**Passage:**
** begin **

The last time I saw Santa Rosa was in the rear-view mirror as I left in 2019, the air acrid and yellow from a huge wildfire that triggered evacuations on all sides of our neighborhood. So it’s with excitement and a little trepidation I’m returning three years later to scope out what’s changed, what’s stayed the same and what might just not exist anymore.
The first thing I notice is the heat. If the Bay Area’s thermostat is at 6, Santa Rosa’s always seems cranked up to 9. The second is that most of my favorite haunts are still kicking, minus a couple (farewell, Local Barrel and your generous bingo nights) and plus one major addition for Mexican-food lovers.
Mitote Food Park bills itself as the “very first Mexican food park in Northern California.” It’s located in Roseland, a historically Latino neighborhood where vivid murals decorate the buildings, and parades of VW bugs and tricked-out pickups sometimes take over the main drag.
“Roseland is an area that’s been basically on the back burner for the city of Santa Rosa,” says Octavio Diaz, a main partner at Mitote whose family owns several restaurants, including Agave Uptown in Oakland. “Predominantly, it’s Latino and minority-owned and rented homes. The high population is driven by Latino businesses and Mexican markets and food trucks and little shops.”
On any given day, half a dozen or more food trucks are circled at Mitote, each highlighting cuisine from different states, from the Yucatan to Jalisco and Michoacan. It’s an eye-opener for people looking to expand beyond the usual asada and pollo tacos.
The molotes from Maria Machetes, for example, the Diaz family’s food truck devoted to Oaxacan food, are fried pastries filled with potatoes and chorizo doused in an intensely earthy red sauce. It’s like Mexican samosas, savory and spicy and almost saved from being a gut bomb with a snowfall of fresh sprouts. Other trucks specialize in mushroom dishes, churros, birria and quesadillas that appeal to both meat lovers – there’s deshebrada, a shredded beef akin to ropa vieja – and vegetarians, with fillings of huitlacoche, nopales and flor de calabaza.

** end **

**Given exercise 1:**
In the passage about Santa Rosa's Mexican food park, what almost keeps the molotes from Maria Machetes from being a gut bomb?

**Scene question entries:**
** begin **

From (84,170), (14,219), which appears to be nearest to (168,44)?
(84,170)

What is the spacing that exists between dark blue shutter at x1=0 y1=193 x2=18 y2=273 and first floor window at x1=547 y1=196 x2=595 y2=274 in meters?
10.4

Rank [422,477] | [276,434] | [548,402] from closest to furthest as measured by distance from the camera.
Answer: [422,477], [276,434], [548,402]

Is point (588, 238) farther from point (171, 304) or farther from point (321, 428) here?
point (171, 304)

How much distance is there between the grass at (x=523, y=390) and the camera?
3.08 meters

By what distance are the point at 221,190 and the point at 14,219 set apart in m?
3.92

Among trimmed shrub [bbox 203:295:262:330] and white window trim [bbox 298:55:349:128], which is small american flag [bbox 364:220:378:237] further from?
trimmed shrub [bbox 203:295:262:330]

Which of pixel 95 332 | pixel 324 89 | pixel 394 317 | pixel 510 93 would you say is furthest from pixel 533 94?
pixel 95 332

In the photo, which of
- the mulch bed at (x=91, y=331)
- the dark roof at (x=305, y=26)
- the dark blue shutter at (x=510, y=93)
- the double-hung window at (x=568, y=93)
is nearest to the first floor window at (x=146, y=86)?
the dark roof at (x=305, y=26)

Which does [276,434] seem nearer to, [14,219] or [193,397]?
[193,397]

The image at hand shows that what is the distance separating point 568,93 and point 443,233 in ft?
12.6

** end **
** begin **

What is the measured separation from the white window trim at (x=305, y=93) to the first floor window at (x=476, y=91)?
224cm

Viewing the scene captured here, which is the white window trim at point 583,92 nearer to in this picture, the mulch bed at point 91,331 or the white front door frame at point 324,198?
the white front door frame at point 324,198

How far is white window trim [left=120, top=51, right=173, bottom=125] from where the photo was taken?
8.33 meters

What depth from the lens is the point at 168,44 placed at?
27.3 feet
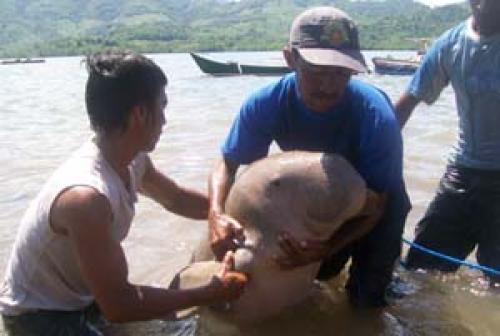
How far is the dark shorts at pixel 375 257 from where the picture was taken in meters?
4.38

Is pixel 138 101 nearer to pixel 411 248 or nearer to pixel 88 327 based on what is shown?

** end **

**Given exercise 2:**
Collect every line of the entries that contains the word "first".

**Exercise solution 1:**
A snowfall of fresh sprouts almost saves these fried pastries, which are filled with potatoes and chorizo and doused in an earthy red sauce, from being a gut bomb.

**Exercise solution 2:**
What is the spacing that exists between dark blue shutter at x1=0 y1=193 x2=18 y2=273 and first floor window at x1=547 y1=196 x2=595 y2=274 in meters?
is nearest to the first floor window at (x=146, y=86)?
What is the measured separation from the white window trim at (x=305, y=93) to the first floor window at (x=476, y=91)?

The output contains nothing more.